# What you will do
Copy out each line of the data that holds the string "Tanzania".

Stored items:

# # # # # # #

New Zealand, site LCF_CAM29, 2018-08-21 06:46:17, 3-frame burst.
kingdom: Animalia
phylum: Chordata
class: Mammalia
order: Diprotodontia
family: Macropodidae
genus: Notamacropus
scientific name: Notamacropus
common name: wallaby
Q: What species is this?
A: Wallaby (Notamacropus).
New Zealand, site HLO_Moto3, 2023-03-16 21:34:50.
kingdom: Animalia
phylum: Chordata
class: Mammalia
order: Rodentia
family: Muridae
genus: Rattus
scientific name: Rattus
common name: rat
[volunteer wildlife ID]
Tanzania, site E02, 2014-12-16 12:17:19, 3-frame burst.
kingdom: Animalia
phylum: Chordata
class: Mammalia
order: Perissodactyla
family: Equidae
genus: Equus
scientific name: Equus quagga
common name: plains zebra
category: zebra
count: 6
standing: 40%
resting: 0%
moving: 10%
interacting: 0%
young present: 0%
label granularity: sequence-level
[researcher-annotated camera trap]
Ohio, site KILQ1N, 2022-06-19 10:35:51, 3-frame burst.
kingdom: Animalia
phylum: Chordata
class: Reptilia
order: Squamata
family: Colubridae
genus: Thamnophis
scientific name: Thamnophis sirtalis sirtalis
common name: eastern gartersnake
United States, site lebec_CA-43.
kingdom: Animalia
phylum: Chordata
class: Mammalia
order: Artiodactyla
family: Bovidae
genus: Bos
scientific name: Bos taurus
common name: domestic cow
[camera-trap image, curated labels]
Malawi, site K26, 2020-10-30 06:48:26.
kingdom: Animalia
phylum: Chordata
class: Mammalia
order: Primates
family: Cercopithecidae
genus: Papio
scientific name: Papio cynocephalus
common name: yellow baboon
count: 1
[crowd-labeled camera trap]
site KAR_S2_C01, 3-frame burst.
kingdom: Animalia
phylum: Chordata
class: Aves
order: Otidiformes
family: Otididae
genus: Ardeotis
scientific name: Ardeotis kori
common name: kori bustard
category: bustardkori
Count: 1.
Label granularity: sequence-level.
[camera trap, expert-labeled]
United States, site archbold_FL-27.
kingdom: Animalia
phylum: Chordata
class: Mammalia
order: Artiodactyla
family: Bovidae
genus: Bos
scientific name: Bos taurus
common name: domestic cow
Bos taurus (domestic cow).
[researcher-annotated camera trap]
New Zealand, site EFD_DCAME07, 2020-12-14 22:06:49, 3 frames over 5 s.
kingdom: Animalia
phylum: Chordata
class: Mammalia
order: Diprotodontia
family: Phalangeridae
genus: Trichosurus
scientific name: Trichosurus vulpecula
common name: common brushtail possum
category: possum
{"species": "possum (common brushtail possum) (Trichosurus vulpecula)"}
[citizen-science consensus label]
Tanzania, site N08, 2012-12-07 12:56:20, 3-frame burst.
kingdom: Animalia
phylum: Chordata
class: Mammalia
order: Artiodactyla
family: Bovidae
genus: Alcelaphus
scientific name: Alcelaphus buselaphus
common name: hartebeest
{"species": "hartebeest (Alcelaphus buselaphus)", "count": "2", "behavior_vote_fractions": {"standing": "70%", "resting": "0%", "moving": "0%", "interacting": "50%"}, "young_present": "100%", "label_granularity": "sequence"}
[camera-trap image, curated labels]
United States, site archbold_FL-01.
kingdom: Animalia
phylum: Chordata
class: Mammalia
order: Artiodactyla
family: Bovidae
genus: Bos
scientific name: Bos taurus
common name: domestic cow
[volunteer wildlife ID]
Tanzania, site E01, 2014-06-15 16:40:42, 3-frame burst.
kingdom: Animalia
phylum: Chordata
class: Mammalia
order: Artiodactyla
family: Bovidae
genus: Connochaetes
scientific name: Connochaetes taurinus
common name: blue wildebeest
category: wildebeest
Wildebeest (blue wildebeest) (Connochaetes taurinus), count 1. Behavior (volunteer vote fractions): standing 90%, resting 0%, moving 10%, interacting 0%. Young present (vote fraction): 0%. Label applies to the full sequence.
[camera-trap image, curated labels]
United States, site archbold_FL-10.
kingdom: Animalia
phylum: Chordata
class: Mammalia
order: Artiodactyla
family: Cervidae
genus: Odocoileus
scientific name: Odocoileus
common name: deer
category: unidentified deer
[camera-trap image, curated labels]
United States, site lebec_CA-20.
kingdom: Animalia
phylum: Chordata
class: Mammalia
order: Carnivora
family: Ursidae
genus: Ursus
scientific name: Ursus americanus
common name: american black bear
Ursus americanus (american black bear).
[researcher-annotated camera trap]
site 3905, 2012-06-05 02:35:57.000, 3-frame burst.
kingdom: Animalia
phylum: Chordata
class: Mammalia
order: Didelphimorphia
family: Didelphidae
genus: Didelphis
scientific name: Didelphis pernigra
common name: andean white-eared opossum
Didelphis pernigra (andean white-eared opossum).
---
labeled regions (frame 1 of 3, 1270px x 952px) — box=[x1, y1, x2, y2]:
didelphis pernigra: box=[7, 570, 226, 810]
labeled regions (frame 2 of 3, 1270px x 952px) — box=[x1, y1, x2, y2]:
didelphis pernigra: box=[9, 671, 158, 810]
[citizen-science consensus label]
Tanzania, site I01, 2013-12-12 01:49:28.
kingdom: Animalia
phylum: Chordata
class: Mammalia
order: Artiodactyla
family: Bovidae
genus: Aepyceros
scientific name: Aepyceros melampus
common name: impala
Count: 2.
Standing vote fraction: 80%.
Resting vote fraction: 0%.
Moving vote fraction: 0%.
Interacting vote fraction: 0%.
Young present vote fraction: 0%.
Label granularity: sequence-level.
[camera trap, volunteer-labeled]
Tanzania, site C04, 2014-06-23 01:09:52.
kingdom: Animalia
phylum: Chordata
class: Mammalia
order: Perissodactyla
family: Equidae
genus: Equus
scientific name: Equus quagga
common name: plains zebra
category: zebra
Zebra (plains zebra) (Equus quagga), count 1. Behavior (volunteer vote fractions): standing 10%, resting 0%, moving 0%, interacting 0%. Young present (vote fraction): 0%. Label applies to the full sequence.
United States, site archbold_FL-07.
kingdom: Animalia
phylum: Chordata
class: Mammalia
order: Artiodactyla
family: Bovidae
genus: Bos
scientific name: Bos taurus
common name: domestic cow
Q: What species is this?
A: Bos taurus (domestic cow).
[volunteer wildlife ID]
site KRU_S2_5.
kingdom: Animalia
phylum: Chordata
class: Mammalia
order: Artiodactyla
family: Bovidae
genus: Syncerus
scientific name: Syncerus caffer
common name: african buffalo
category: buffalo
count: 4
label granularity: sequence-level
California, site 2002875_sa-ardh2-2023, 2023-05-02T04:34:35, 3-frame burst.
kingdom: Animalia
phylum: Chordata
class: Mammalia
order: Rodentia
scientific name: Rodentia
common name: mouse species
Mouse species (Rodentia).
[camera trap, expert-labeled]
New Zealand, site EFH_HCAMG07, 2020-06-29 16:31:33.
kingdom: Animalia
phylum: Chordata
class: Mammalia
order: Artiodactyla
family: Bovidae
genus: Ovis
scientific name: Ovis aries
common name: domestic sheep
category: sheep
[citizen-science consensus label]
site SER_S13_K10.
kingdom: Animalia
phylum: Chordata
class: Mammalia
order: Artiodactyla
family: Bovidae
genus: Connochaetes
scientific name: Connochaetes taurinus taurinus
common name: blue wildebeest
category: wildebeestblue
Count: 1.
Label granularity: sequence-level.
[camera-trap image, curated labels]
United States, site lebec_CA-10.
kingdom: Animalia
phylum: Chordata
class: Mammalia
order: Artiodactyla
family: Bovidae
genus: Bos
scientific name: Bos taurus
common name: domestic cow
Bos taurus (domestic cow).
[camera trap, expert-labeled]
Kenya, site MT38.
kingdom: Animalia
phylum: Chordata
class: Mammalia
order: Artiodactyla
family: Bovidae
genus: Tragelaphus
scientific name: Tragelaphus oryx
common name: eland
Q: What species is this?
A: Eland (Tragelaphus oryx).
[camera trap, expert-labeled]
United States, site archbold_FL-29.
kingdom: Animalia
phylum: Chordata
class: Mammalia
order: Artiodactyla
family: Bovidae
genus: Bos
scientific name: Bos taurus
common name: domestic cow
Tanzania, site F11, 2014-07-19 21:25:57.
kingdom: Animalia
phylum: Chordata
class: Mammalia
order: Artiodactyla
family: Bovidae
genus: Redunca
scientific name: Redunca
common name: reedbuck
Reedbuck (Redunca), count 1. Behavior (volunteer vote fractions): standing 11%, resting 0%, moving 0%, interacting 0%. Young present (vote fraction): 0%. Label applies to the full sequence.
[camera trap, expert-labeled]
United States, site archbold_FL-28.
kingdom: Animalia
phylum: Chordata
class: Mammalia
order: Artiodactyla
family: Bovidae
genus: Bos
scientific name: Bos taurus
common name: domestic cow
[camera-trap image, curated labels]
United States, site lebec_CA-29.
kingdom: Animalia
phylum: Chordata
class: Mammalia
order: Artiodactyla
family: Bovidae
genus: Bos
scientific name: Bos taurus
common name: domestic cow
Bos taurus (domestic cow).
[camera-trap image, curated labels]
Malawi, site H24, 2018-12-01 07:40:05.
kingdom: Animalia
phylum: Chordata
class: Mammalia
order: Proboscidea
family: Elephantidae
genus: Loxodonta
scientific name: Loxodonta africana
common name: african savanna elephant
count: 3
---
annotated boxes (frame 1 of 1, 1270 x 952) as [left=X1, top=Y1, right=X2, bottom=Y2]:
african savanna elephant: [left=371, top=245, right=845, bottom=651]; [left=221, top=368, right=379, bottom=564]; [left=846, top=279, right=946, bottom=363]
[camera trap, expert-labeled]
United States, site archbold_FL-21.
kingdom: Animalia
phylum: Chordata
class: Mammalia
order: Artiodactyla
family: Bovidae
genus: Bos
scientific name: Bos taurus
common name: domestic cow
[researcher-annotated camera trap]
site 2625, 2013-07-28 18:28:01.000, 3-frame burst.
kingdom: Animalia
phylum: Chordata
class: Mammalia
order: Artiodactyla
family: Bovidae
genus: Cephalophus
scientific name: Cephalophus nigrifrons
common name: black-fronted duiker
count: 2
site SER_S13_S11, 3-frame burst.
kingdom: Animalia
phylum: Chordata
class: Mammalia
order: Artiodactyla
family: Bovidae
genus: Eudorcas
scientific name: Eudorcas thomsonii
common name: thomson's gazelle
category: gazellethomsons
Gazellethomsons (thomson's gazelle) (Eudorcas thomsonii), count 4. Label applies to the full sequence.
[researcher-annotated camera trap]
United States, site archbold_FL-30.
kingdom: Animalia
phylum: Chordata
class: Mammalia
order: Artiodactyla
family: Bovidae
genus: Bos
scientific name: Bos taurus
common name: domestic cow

# # # # # # #

# Exercise solution
Tanzania, site E02, 2014-12-16 12:17:19, 3-frame burst.
Tanzania, site N08, 2012-12-07 12:56:20, 3-frame burst.
Tanzania, site E01, 2014-06-15 16:40:42, 3-frame burst.
Tanzania, site I01, 2013-12-12 01:49:28.
Tanzania, site C04, 2014-06-23 01:09:52.
Tanzania, site F11, 2014-07-19 21:25:57.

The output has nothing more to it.